# BlazeMaster Approval for Exposed Locations



## FM William Burns (Oct 20, 2012)

FYI:

BlazeMaster® CPVC pipe achieves UL approval for exposed use in basements with composite wood joists. - NFPA's Fire Sprinkler Initiative


----------



## IJHumberson (Nov 1, 2012)

Yes, but if you look at the manufacturer's specifications, you'll find this:

"Use of BlazeMaster CPVC pipe and fittings is limited to basements where the quantity and combustibility of contents is low and fires with relatively low rates of heat release are expected."

I'm not sure what the general consensus on this one will be, but I'm not inclined to believe that an unfinished basement will have low quantity and combustibility of contents with fires of relatively low rates of heat release - most unfinished basements are one big storage area filled with a wide array of combustible materials, with no compartmentalization.


----------



## cda (Nov 1, 2012)

some of the idea is the sprinklers wil activate!! before the pipe degrades


----------



## RJJ (Nov 24, 2012)

Agree with cda! Not sure when this has come about, but on 13d I allow that install.


----------



## mn joe (Nov 26, 2012)

The article only mentions using the CPVC with composite wood joists.  Is this an expansion of the listing or is this only allowed with the composites?  What about dimension lumber joists or floor trusses?

Joe


----------



## cda (Nov 26, 2012)

Allowed because of listing expansion!!!!    Only!!!


----------

■ **Exercise prompt**: In the forum thread about BlazeMaster pipe, what type of joists does the approval for exposed use in basements involve?

■ **Record list**:
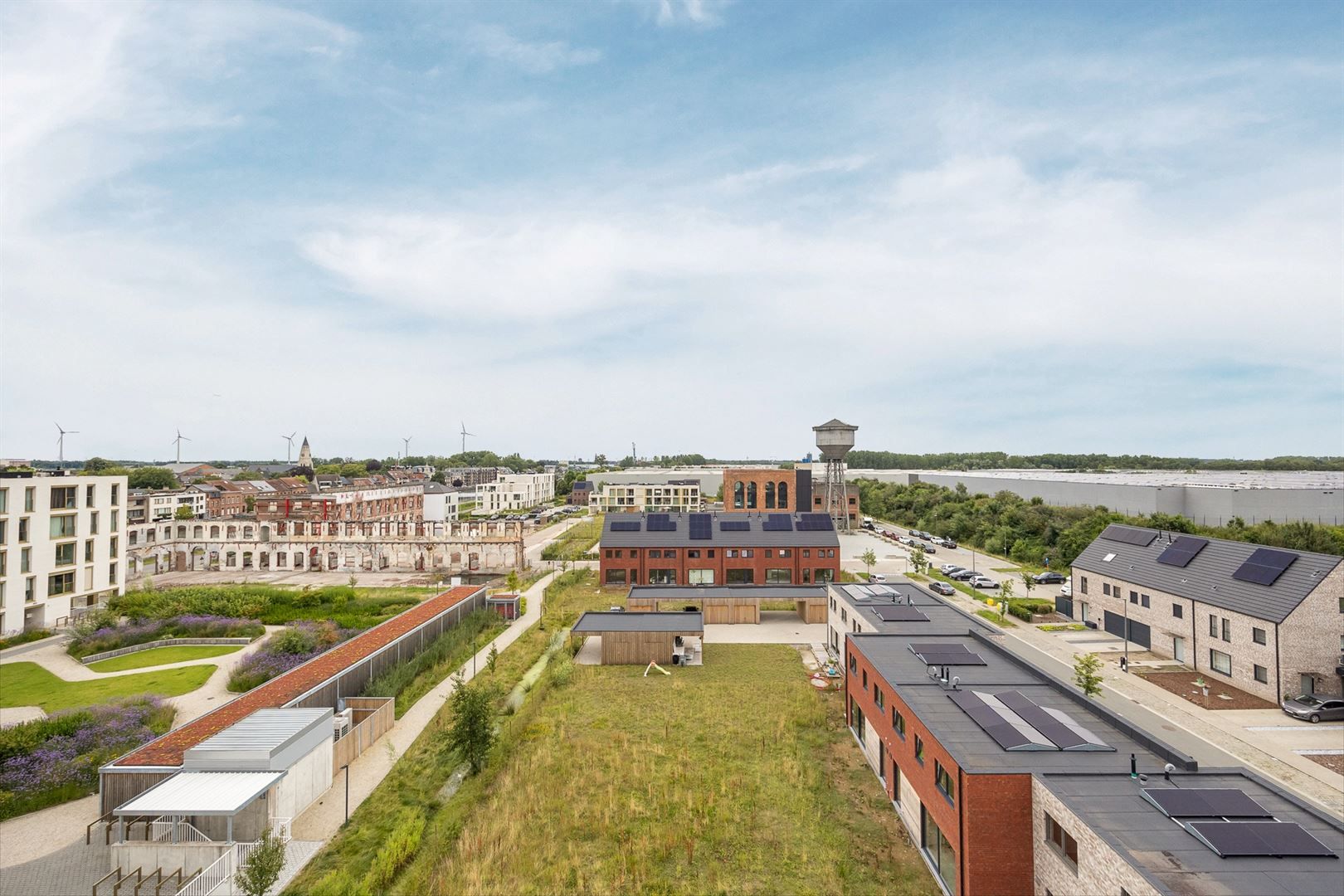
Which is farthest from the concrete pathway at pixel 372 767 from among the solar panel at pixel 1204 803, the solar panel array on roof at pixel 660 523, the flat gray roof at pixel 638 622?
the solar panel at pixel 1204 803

==

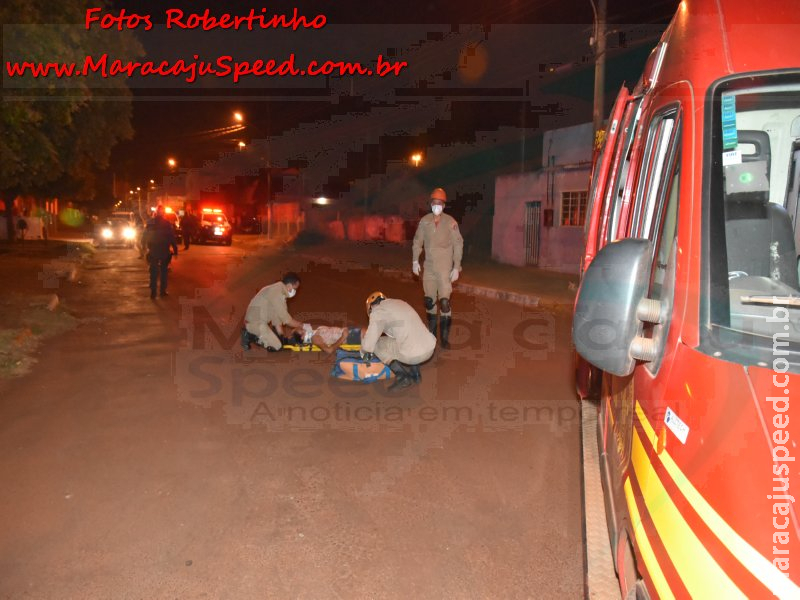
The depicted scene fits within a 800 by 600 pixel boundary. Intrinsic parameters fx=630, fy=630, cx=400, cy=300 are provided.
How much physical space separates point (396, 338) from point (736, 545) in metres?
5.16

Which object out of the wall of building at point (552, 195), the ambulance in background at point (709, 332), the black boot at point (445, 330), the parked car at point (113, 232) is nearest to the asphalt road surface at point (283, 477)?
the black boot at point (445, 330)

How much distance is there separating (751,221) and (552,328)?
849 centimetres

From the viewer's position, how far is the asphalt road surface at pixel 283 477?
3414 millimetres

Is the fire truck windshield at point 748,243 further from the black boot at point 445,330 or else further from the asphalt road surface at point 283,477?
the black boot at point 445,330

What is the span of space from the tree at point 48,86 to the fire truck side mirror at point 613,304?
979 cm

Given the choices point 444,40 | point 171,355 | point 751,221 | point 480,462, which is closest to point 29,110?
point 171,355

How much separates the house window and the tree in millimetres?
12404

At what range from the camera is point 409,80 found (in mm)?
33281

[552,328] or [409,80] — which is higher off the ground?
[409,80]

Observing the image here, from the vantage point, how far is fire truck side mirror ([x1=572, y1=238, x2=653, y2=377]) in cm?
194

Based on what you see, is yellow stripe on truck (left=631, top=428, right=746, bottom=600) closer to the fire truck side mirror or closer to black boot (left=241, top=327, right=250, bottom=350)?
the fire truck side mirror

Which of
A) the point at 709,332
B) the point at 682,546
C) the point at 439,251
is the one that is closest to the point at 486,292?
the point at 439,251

■ **Response to the exercise**: Composite wood joists.